Sally Yates is an intelligent woman who can find a job anytime she wants. Her recent 15 minutes of fame will ensure that she lands in the right place by opening doors for her that may not have been so obvious prior to her firing.
For anyone to infer that my comment above means that she cannot find a job is shallow and ludicrous.
What exactly does:
"Watch how quick she finds a job with her newly earned fame."
What doors are being opened that were not open before?

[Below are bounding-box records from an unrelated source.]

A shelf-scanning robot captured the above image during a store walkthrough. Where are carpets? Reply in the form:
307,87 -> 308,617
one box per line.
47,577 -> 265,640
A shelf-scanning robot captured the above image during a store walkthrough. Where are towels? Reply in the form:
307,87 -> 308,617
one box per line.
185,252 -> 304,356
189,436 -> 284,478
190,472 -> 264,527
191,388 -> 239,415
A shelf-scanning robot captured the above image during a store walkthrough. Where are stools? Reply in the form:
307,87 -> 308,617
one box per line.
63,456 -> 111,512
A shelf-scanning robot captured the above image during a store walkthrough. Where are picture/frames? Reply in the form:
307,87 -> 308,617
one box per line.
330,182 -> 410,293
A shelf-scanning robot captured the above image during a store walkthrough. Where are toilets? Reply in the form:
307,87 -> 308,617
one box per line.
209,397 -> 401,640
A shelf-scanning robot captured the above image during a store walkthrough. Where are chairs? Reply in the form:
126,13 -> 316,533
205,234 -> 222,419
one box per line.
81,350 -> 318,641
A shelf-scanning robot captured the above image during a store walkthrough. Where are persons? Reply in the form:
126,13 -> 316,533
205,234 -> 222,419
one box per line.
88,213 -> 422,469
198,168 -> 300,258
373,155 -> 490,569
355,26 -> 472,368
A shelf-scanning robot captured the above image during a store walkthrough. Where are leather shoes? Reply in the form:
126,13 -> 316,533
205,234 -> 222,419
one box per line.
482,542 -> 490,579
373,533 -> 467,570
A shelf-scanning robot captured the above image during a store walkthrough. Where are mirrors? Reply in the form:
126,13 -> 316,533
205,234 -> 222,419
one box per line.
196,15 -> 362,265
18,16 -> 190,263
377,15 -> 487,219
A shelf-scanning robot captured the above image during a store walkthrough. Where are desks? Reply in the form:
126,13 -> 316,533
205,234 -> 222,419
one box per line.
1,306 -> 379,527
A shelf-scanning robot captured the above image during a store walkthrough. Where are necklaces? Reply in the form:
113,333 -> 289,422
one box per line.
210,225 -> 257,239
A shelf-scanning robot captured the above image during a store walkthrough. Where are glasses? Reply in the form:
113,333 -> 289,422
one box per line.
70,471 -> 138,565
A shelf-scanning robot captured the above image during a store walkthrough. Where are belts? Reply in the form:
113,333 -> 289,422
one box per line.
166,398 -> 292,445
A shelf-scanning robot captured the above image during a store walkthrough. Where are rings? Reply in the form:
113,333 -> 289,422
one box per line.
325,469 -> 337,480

From 1985 to 1989, Yates practiced with the law firm King & Spalding in Atlanta. In 1989, she was hired as Assistant U.S. Attorney by Bob Barr for the U.S. Attorney's Office for the Northern District of Georgia. In 1994, she became Chief of the Fraud and Public Corruption Section. She was the lead prosecutor in the case of Eric Rudolph, who committed the Centennial Olympic Park bombing, a terrorist convicted for a series of anti-abortion and anti-gay bombings across the southern United States between 1996 and 1998, which killed two people and injured over 120 others.She rose to First Assistant U.S. Attorney in 2002 and to Acting U.S. Attorney in 2004. In the U.S. Attorney's office she held leadership positions under both Republican and Democratic administrations.
President Barack Obama nominated Yates to be U.S. Attorney in the Northern District of Georgia. She was confirmed by the Senate on March 10, 2010. During her time as a U.S. Attorney, Yates was appointed by Attorney General Eric Holder to serve as Vice Chair of the Attorney General's Advisory Committee.
Deputy Attorney General
On May 13, 2015, the United States Senate voted 84–12 to confirm Yates as Deputy Attorney General of the United States, the second-highest-ranking position in the Justice Department; during her confirmation hearing, Senator Jeff Sessions encouraged her to resist unlawful orders. She served under Attorney General Loretta Lynch, who took office shortly before Yates's confirmation.
Yates, in her confirmation hearing, agrees with Senator Sessions
that an attorney general has the duty to disobey unlawful orders.
As Deputy Attorney General, Yates was responsible for the day-to-day operations of the Justice Department, which included approximately 113,000 employees. In 2015, she authored the policy, known as the "Yates memo" prioritizing the prosecution of executives for corporate crimes. During the final days of the Obama administration, she oversaw the review of 16,000 petitions for executive clemency, making recommendations to the President.